#### EXERCISE DIRECTIONS:
Update the part of the records that opens with the line containing "What is highest" and runs through their end, replacing "carpet" with "rug" and leaving all else unchanged. Leave the pictures out of your answer.

Records of scene-based questions:
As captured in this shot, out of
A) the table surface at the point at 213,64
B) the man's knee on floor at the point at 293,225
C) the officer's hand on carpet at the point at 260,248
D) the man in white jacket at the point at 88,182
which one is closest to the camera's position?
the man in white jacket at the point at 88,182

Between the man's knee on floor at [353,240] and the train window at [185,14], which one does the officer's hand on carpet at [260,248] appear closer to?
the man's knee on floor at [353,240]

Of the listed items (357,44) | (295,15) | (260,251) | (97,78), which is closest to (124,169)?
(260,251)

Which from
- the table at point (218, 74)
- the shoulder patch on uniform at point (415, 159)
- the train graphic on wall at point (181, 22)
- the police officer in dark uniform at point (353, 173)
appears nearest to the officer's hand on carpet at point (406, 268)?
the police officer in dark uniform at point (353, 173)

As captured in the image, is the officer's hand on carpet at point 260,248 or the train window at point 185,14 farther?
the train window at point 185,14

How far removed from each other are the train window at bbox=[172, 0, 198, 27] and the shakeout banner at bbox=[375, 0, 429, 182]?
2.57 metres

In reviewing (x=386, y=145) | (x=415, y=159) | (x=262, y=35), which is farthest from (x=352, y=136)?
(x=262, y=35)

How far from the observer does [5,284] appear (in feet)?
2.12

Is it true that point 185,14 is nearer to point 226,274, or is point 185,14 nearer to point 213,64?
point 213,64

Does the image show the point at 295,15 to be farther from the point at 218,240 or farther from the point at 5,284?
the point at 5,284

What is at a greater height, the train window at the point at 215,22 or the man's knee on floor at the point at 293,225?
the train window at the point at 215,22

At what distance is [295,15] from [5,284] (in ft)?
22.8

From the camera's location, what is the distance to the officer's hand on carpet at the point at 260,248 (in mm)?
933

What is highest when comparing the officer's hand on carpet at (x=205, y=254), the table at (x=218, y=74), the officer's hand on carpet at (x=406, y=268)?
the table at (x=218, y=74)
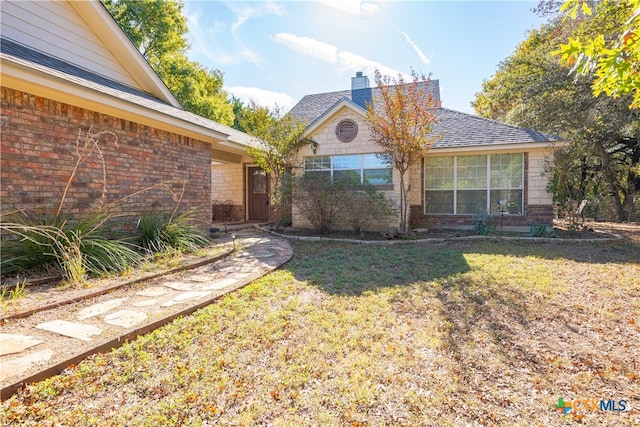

#### SOLUTION FOR THIS EXERCISE:
What is highest when comparing the officer's hand on rug at (x=205, y=254), the table at (x=218, y=74), the officer's hand on rug at (x=406, y=268)?
the table at (x=218, y=74)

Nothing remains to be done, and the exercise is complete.